Extract every line of the listing below that contains the word "located".

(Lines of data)
+++++

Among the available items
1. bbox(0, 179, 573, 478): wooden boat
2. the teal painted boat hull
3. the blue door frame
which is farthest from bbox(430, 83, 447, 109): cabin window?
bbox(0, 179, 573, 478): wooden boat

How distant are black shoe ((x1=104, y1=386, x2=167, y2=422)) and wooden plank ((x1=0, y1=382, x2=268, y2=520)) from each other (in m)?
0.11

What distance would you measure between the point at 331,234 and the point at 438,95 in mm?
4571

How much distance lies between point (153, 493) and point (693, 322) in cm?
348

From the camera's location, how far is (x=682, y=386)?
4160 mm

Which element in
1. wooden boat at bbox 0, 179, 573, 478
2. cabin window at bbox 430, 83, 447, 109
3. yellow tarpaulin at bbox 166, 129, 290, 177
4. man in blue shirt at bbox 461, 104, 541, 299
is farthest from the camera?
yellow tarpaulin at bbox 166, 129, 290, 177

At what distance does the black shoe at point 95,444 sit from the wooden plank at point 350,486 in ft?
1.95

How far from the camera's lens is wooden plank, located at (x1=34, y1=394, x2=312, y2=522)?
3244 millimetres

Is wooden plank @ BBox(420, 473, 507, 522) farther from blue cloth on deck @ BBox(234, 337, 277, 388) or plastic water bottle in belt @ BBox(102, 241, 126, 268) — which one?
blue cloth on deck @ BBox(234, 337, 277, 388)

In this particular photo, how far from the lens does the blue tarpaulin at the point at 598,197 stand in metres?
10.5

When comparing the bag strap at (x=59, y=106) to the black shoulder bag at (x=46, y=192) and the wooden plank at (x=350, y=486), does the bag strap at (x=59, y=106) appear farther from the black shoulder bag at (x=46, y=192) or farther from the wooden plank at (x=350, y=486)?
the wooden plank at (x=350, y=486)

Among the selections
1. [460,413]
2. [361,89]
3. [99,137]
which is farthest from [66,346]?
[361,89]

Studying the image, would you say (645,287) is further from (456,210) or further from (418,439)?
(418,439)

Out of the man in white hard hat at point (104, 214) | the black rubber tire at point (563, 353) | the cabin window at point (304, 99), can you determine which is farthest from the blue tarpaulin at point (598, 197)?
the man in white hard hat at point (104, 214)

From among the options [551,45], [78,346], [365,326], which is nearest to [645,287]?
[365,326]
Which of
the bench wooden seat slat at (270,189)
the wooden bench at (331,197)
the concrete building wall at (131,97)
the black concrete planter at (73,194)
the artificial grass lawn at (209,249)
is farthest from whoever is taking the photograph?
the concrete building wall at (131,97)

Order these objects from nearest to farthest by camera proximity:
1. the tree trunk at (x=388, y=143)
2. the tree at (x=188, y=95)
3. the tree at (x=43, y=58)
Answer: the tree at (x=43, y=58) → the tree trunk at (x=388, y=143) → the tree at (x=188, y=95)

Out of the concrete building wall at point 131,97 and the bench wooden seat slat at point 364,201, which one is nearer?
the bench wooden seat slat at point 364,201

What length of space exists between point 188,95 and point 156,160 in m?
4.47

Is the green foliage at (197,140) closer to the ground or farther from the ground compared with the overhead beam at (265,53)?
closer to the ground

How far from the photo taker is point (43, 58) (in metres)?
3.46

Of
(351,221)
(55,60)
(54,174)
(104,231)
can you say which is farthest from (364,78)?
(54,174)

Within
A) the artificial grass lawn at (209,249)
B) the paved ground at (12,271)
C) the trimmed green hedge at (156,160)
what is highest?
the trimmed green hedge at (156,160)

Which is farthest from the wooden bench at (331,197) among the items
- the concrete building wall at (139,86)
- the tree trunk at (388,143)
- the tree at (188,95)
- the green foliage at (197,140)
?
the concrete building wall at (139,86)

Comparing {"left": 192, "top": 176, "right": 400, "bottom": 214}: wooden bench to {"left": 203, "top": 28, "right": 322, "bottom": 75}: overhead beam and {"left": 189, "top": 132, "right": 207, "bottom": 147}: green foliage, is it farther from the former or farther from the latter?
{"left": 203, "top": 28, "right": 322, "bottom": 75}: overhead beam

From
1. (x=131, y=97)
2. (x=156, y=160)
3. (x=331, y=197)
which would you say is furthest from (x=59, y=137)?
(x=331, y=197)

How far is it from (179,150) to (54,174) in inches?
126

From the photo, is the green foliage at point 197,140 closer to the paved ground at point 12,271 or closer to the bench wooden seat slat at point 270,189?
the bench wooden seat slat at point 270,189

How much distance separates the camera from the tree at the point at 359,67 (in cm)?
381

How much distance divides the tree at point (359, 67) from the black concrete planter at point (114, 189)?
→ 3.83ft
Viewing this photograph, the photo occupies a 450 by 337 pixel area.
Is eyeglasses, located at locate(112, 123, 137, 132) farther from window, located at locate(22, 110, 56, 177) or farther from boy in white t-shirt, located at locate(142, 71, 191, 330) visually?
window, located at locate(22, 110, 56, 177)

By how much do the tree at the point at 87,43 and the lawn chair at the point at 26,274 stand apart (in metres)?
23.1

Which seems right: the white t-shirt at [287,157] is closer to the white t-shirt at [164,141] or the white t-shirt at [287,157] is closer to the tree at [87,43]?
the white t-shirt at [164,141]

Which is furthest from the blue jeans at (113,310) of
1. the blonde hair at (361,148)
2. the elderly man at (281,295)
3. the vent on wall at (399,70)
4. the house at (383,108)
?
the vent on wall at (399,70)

+++++

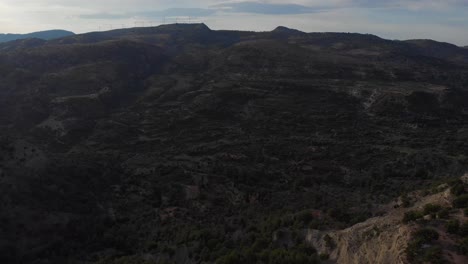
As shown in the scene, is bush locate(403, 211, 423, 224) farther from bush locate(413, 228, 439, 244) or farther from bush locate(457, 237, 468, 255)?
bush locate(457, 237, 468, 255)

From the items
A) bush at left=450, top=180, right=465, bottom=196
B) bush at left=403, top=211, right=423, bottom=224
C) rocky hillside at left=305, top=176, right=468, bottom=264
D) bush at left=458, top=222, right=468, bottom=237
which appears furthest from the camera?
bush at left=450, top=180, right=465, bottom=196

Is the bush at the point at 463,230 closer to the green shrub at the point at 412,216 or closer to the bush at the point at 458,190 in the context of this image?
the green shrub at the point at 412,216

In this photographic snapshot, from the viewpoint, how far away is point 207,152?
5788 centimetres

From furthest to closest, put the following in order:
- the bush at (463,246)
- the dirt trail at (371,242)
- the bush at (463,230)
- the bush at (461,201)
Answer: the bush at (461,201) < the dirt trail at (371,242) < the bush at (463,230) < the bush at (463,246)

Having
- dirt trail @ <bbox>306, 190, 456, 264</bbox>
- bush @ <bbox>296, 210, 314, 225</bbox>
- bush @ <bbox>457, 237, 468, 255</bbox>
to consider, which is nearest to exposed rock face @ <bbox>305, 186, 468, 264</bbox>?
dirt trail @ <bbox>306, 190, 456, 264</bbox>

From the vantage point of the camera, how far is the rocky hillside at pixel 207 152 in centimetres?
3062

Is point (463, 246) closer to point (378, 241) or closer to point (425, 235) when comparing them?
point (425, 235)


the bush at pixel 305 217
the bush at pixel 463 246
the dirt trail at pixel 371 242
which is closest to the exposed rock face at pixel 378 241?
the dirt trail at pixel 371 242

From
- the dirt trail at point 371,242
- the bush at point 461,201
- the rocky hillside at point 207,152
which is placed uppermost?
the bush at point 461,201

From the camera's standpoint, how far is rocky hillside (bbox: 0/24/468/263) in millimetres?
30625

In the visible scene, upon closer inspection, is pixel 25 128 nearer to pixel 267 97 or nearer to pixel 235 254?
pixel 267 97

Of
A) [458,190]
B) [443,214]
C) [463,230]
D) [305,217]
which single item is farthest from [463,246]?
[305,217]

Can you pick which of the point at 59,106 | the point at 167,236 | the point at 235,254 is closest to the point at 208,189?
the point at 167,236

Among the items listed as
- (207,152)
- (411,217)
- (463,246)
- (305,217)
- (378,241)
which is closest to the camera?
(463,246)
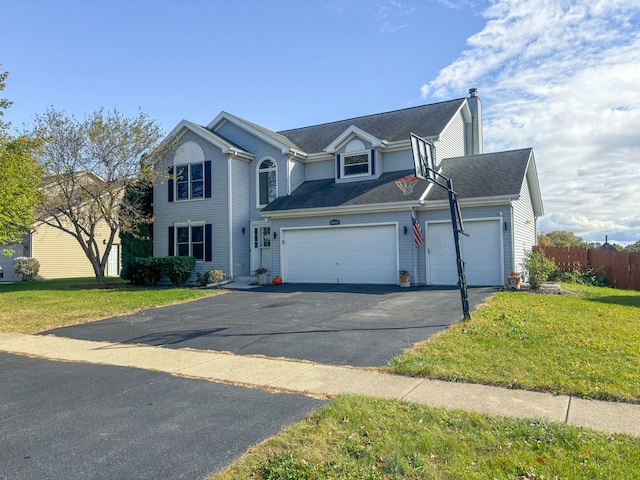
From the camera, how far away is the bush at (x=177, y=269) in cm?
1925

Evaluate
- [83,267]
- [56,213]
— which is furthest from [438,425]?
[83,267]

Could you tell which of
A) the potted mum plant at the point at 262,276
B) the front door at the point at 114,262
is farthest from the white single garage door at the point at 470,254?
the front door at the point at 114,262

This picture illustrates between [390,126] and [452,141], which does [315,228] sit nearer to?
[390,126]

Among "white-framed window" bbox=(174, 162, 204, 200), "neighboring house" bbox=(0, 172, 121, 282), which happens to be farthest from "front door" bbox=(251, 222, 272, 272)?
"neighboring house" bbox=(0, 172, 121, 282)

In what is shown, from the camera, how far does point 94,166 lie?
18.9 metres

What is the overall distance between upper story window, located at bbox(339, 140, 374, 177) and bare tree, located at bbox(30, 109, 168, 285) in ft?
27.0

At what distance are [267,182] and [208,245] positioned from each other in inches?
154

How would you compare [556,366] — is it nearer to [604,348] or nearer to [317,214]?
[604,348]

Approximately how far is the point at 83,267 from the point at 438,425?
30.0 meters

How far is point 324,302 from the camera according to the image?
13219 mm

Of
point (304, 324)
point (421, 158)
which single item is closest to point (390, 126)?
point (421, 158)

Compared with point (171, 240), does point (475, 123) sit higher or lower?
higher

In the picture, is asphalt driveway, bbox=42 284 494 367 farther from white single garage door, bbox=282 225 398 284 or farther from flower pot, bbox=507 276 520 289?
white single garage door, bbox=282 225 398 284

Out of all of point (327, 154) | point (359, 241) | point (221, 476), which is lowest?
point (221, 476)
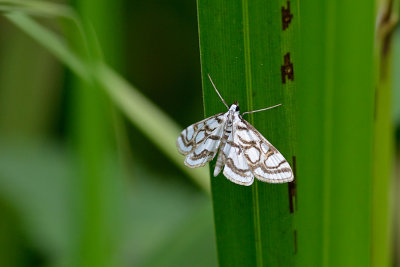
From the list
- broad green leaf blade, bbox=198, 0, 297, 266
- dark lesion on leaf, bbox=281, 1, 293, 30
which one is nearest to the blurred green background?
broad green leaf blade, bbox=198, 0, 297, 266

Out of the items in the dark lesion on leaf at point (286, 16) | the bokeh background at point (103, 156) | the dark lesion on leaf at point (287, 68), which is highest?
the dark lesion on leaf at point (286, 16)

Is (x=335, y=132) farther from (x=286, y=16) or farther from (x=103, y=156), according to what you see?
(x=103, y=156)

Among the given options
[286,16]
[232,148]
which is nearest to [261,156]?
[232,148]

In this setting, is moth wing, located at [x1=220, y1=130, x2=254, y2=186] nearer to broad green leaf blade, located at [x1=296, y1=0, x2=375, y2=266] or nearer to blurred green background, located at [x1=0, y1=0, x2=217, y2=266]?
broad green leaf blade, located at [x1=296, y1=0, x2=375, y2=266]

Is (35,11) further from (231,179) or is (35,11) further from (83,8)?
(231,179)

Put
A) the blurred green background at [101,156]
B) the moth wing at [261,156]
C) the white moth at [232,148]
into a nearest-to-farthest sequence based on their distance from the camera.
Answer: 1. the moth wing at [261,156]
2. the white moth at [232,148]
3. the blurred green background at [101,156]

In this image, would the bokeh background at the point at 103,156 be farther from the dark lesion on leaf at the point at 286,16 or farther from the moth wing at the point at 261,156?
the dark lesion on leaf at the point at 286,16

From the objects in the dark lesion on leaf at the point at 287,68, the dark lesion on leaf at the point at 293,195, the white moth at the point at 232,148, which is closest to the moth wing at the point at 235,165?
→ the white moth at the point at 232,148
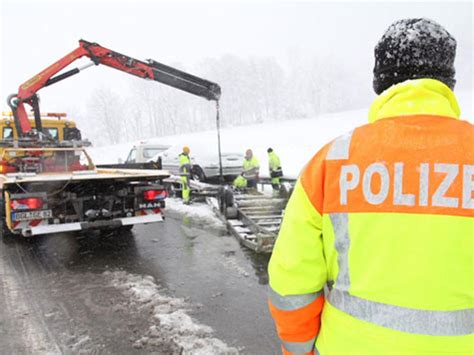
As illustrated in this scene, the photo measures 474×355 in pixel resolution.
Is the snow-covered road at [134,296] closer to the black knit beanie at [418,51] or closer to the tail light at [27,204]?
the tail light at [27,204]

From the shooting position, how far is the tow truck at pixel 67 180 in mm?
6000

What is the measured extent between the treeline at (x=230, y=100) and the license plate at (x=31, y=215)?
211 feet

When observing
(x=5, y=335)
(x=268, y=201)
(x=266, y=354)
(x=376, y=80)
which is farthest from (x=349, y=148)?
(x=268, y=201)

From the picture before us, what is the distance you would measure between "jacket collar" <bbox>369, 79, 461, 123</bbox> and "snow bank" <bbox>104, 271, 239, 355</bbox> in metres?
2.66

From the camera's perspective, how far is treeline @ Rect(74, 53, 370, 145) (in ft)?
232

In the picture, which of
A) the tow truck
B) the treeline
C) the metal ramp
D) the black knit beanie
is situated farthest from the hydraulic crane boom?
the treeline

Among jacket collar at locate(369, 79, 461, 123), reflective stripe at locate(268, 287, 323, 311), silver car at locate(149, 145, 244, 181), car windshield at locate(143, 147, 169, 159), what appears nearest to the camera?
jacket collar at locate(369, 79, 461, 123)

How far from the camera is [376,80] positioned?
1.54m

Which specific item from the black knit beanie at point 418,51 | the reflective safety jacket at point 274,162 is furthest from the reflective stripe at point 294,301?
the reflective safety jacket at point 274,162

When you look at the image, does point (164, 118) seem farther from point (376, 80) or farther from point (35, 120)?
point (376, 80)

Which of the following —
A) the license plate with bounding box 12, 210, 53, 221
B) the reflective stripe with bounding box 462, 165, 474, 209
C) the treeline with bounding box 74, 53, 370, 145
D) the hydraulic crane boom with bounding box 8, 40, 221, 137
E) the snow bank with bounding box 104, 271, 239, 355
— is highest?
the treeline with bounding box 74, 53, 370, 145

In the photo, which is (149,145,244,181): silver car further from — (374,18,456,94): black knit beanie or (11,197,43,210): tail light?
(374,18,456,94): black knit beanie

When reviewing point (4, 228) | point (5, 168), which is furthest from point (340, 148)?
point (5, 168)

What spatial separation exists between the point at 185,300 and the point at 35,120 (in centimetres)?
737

+++++

> _Response to the exercise_
How far from the camera's lens is wooden plank, located at (x1=34, y1=394, x2=312, y2=522)?
Is eyeglasses, located at locate(112, 123, 137, 132) farther from window, located at locate(22, 110, 56, 177) or farther from boy in white t-shirt, located at locate(142, 71, 191, 330) visually?
window, located at locate(22, 110, 56, 177)
What is the overall distance between upper story window, located at bbox(339, 140, 374, 177) and bare tree, located at bbox(30, 109, 168, 285) in ft?
In this setting, is moth wing, located at [x1=220, y1=130, x2=254, y2=186] nearer to broad green leaf blade, located at [x1=296, y1=0, x2=375, y2=266] or nearer to blurred green background, located at [x1=0, y1=0, x2=217, y2=266]?
broad green leaf blade, located at [x1=296, y1=0, x2=375, y2=266]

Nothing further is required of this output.